手術看護認定看護師とは

役割

手術看護認定看護師は、手術という治療の場でどのような状況にあっても看護倫理を遵守して行動することのできることが求められます。また、熟練した技術の実践や他の看護スタッフに対する指導、相談を通じて看護の質の向上に貢献しなければなりません。

手術看護認定看護師には、手術前の準備から手術中の安全確保、手術後の継続した看護に至るまでの幅広い役割が求められるのです。

求められる専門知識や技術

実践面では、患者さんの状態を的確に把握し、術中看護へ活かすことができるように術前訪問の施行率を高めます。そういったことを通じ、患者さんが手術や麻酔に対して持っている不安や緊張を和らげるための心理的なサポートにあたります。

また、手術における合併症を防ぐために皮膚・排泄ケア認定看護師と連携して体温測定や小枕作成を行い、皮膚・神経損傷予防対策を行います。それと同時に体温や体位の管理、手術機材や機器の管理などといった安全管理もしなければなりません。

収集したデータ:
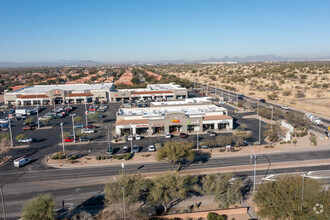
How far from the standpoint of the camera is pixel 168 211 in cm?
2528

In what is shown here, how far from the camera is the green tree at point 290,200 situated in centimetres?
2194

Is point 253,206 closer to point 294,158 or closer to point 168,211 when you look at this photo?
point 168,211

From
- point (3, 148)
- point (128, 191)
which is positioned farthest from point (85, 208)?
point (3, 148)

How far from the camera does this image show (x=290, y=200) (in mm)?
22438

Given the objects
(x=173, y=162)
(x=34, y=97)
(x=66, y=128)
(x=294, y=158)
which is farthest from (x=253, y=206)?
(x=34, y=97)

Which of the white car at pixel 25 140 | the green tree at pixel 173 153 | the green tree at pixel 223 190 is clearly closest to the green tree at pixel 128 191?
the green tree at pixel 223 190

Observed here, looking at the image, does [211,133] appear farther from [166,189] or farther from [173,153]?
[166,189]

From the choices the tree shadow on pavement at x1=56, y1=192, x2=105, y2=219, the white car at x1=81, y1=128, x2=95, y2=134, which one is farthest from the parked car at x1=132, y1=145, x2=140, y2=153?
the tree shadow on pavement at x1=56, y1=192, x2=105, y2=219

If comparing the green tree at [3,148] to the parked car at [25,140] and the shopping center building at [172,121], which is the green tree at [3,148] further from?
the shopping center building at [172,121]

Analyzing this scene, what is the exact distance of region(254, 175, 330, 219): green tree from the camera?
21938 mm

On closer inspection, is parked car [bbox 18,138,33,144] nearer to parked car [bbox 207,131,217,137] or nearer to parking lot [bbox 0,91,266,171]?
parking lot [bbox 0,91,266,171]

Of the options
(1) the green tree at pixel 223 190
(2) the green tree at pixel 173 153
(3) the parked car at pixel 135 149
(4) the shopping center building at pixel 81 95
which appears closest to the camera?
(1) the green tree at pixel 223 190

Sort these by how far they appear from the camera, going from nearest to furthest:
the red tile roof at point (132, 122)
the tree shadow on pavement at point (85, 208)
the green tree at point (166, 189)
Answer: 1. the green tree at point (166, 189)
2. the tree shadow on pavement at point (85, 208)
3. the red tile roof at point (132, 122)

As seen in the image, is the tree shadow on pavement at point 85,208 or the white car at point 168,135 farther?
the white car at point 168,135
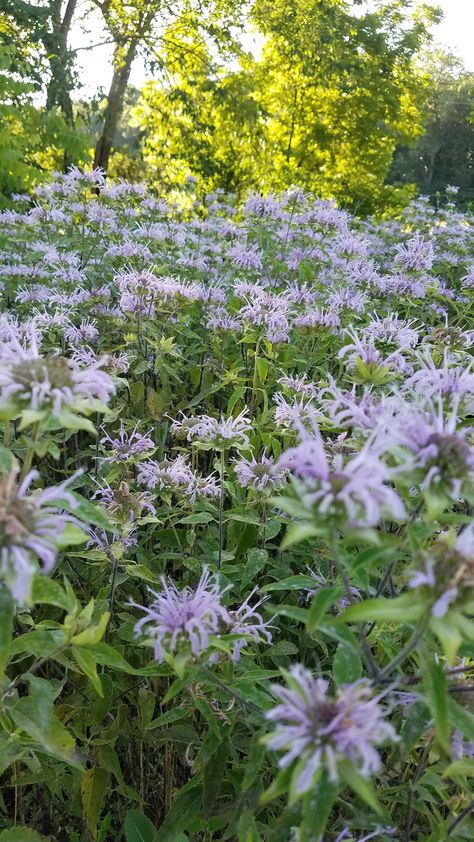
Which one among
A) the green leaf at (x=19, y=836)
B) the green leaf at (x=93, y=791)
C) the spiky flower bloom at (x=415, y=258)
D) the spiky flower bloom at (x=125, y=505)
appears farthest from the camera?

(取り組む課題):
1/ 手術看護認定看護師についての文章から、「手術看護認定看護師は、手術と」で始まり「理的なサポートにあたります。」で終わる部分を、一字も変えずに抜き出して返してもらえますか？
2/ 手術看護認定看護師についての文章を、最後の文のあとから再開して書き進めてもらえますか？

(回答一覧):
1/
手術看護認定看護師は、手術という治療の場でどのような状況にあっても看護倫理を遵守して行動することのできることが求められます。また、熟練した技術の実践や他の看護スタッフに対する指導、相談を通じて看護の質の向上に貢献しなければなりません。

手術看護認定看護師には、手術前の準備から手術中の安全確保、手術後の継続した看護に至るまでの幅広い役割が求められるのです。

求められる専門知識や技術

実践面では、患者さんの状態を的確に把握し、術中看護へ活かすことができるように術前訪問の施行率を高めます。そういったことを通じ、患者さんが手術や麻酔に対して持っている不安や緊張を和らげるための心理的なサポートにあたります。

2/
他のスタッフに対しては手術体位に関連した皮膚・神経損傷の予防や体温管理の方法などについて指導するほか、手術室のスタッフがEBNにもとづいて看護実践をすることができるよう、勉強会も定期的に開催します。スタッフに看護を実践する上でわからないことがあれば相談に乗り、解決策や改善策を考えます。

手術看護認定看護師になるには

資格取得方法

手術看護認定看護師は、日本看護協会の認定資格です。認定審査を受けるためには保健師か助産師、看護師の資格を取得してから通算して5年以上の実務経験が必要です。

そのうち手術看護分野での看護実績が3年以上となっていて、手術看護での機械出しや外回り看護師としての実績を持っていなければなりません。現在においても、手術看護部門に勤務していることが望ましくなります。

手術看護認定看護師を育成している教育機関は東京女子医科大学看護学部認定看護師教育センター、福井大学大学院医学系研究科付属地域医療高度化教育研究センター看護キャリアアップ部門、兵庫医科大学医療人育成センター認定看護師教育課程という3ヶ所です。

6ヶ月の在学期間で必修科目授業時間数として630時間、32単位が必要となります。研修を終えて年に1回実施されている日本看護協会の認定看護師審査を受け、審査に合格することができれば認定看護師として登録されます。

資格保有者数

手術看護認定看護師の登録者数は、全国で262名となっています。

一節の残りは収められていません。